SELECTED EXCERPT
* START *

The lines of disability are always shifting; the whole business is amorphous. Felix was born into this world and here he will remain. I came into it through him, and after some adjustment feel very much at home here. It is a world inhabited by people from every pocket of culture: rich, poor, black, white, Sikh, Evangelical, atheist, gay, straight, illiterate, non verbal, Guggenheimy (I’ve met a surprising number of Guggenheim fellows through Extreme Kids). They may be disabled themselves, or they may care for someone who is, or they may work with the disabled. They may be all of the above. But they---we--are all, on some level governed by disability.
This may result in a deep, abiding understanding and appreciation of the variety of human life. Or it may not. When Felix is happy, I enjoy being here. When he is unhappy, when pain and rage shoot through him, I curse his state. Yet it is the world of disability that most understands my sorrow and props me up.
To flesh out this world, explore the communion and understanding that often comes through disability, and expand my knowledge of disability, I would like to regularly conduct interviews with the remarkable people that I get to meet through Felix and Extreme Kids. I started this project in a very pleasurable manner by asking the poet Brenda Shaughnessy out to dinner.

* END *

MATERIAL PROVIDED
* START *

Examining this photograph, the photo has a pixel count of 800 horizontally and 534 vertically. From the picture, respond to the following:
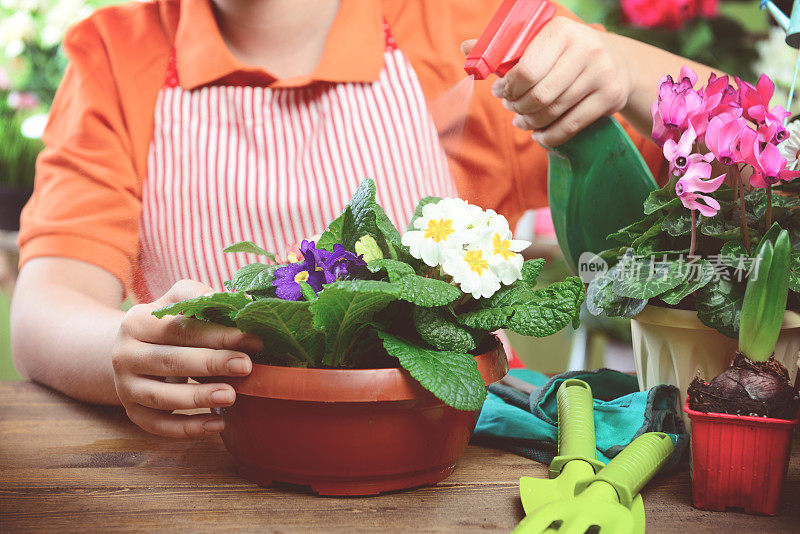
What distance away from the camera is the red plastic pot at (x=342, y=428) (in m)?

* END *

GOAL OF THE EXERCISE
Update the passage on the world of disability, starting with "To flesh out" and going on through "out to dinner.", with "dinner" changed to "lunch".

TASK SOLUTION
To flesh out this world, explore the communion and understanding that often comes through disability, and expand my knowledge of disability, I would like to regularly conduct interviews with the remarkable people that I get to meet through Felix and Extreme Kids. I started this project in a very pleasurable manner by asking the poet Brenda Shaughnessy out to lunch.